Start with a seed $S$. The first random word $B_0$ is $S$. In my case, I picked up the first $N$ binary digits of $\sqrt{2}/2$ for the seed.The $k$-th bit of $B_n$ is denoted as $B_n(k)$. Then $B_{n+1}$ is obtained recursively as follows.

  • Shifting step: Create the word $C_{n}$ by shifting the bits of $B_{n}$ by $L$ positions as follows: the $k$-th bit of $C_n$ is equal to $C_n(k)=B_n(\bmod(k+L,N))$ for $k=0,\cdots, N-1$.
  • Scrambling step: $B_{n+1}(k)=\bmod(B_{n}(N-k-1)+C_{n}(k),2)$ for $k=0,\cdots, N-1$. In other words, $B_{n+1}(k)=\mbox{ XOR}(B_{n}(N-k-1),C_{n}(k))$. Thus the analogy with Xorshift generators.

$L=2$ seems to work best in most cases. For $L=2$ and $N=7, 11$ or $17$, the period is $2^{N-3}-1$. More generally, if $N$ is prime, the period is of the order $2^N$. Of course, there is no way the period could be higher than $2^N$. So prime values of $N$ produce the best generators, though this might not be true for all primes.

Also, the real number $X_n\in [0,1]$ is defined as follows:

$$X_n=\sum_{k=1}^{N} \frac{B_{n}(k-1)}{2^k}.$$

There is a one-to-one mapping between $B_n$ and $X_n$. I studied the patterns in the distribution of successive values of $X_n$ and haven't found any. For instance, unlike other RNG's (see here and follow-up discussion here), the triplets $(X_n,X_{n+1},X_{n+2})$ do not appear to lie in a small number of parallel planes. Successive values of $X_n$ are asymptotically un-correlated. For modern tests (George Marsaglia, 2020) to assess the quality of a RNG, see here and here.

The underlying idea in the design of my generator is this: take a seed consisting of a large number of random bits, such as a the first $N$ binary digits of a normal number in base $2$. Then if you reverse these bits (the binary digits), the new number is a sequence of bits just as random as the previous one, and uncorrelated to the previous number.

Possible improvements

Consider a $q$-order recursion $B_{n}=f(B_{n-1},\cdots,B_{n-q})$ instead of a first-order one as here.
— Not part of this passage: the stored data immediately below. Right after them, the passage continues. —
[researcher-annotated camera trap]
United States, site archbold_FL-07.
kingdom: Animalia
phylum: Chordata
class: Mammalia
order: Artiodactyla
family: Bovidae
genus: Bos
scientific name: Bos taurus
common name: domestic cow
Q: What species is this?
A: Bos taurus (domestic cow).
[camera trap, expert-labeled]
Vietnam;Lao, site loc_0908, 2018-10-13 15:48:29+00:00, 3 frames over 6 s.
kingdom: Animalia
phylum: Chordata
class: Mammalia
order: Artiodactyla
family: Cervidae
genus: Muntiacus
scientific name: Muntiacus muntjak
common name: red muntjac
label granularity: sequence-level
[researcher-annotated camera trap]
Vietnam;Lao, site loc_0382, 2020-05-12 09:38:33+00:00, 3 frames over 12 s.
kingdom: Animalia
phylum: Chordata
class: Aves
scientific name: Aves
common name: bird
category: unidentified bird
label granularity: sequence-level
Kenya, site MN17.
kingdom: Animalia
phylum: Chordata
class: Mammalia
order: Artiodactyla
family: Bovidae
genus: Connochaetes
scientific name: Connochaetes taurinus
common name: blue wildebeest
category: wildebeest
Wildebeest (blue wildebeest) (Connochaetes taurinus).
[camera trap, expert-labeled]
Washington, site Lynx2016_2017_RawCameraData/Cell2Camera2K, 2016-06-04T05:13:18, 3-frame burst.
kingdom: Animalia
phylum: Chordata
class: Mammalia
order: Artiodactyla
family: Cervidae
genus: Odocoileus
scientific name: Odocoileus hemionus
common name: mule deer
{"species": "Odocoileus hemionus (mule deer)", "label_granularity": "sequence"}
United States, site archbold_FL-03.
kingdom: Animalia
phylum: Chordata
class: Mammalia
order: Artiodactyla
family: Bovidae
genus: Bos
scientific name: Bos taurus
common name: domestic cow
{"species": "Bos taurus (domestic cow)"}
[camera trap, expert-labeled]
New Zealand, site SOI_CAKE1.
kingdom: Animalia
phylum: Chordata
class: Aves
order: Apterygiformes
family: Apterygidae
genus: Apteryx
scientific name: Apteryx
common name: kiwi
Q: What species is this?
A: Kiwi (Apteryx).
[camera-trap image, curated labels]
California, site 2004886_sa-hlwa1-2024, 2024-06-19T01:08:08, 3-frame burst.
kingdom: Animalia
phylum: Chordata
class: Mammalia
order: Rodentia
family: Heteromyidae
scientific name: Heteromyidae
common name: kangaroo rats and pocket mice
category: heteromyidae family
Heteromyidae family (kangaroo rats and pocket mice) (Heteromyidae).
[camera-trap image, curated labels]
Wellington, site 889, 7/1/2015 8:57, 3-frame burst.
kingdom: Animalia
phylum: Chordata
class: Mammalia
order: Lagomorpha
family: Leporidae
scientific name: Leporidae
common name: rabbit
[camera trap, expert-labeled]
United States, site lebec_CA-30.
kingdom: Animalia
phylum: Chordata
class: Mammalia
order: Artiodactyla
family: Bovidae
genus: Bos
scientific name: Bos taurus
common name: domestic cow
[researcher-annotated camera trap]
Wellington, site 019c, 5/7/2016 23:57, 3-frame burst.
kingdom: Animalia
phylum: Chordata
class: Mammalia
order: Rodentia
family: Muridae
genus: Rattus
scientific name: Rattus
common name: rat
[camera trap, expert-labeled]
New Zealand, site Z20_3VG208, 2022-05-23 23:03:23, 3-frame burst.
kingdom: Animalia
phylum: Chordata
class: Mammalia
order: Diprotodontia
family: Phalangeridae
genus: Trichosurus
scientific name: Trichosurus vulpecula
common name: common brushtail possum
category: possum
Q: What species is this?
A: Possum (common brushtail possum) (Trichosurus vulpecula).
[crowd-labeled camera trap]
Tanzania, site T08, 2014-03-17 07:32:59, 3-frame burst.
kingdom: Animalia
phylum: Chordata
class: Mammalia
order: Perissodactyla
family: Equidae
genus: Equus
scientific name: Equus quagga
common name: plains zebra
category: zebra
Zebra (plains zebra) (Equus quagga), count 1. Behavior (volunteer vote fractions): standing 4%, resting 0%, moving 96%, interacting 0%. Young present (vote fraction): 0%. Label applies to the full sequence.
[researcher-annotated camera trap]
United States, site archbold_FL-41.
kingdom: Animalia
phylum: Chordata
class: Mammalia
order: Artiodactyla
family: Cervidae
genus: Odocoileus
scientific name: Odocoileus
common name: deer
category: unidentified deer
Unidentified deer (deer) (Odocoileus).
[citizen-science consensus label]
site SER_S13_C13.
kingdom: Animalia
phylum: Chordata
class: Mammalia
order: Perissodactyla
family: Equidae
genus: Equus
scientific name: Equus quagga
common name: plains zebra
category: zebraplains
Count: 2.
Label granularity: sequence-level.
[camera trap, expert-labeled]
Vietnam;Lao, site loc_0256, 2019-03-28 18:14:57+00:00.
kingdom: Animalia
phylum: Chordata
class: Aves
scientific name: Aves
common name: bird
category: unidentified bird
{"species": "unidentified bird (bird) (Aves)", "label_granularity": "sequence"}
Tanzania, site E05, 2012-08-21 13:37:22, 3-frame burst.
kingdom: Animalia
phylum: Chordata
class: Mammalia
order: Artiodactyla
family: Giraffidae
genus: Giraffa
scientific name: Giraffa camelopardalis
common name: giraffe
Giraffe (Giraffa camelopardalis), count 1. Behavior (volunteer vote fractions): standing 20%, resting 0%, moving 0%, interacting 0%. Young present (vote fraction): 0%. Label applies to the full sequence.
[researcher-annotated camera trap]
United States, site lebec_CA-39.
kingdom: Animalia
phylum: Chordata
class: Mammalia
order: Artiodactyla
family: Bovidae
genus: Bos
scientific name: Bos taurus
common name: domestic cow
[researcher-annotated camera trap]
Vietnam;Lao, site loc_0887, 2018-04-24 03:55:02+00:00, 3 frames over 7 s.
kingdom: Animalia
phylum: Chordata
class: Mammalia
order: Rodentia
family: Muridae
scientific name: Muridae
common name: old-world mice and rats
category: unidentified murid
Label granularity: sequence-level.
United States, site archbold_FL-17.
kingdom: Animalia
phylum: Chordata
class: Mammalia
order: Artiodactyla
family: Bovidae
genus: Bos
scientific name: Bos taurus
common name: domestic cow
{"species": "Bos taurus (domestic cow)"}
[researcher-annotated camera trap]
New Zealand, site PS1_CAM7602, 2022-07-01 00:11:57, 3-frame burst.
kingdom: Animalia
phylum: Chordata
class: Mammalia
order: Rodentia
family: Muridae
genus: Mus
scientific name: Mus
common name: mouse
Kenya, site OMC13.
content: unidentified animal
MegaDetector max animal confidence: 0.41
Then the period can be of the order $2^{Nq}$. Such an example for a Xorshift generator is provided here by G. Marsaglia, with $q=4$. It uses four seeds. In our case, if we were to use $q$ seeds, you can pick up $q$ irrational numbers that are linearly independent over the set of rational numbers. Their digits sequences are independent from each other (see section 1.3 in this article for a proof). An example (with $q=4$) is the first $N$ binary digits of the following numbers: $\log 2, \frac{\pi}{4}, \frac{\sqrt{2}}{2}$ and $\exp(-\frac{3}{5})$.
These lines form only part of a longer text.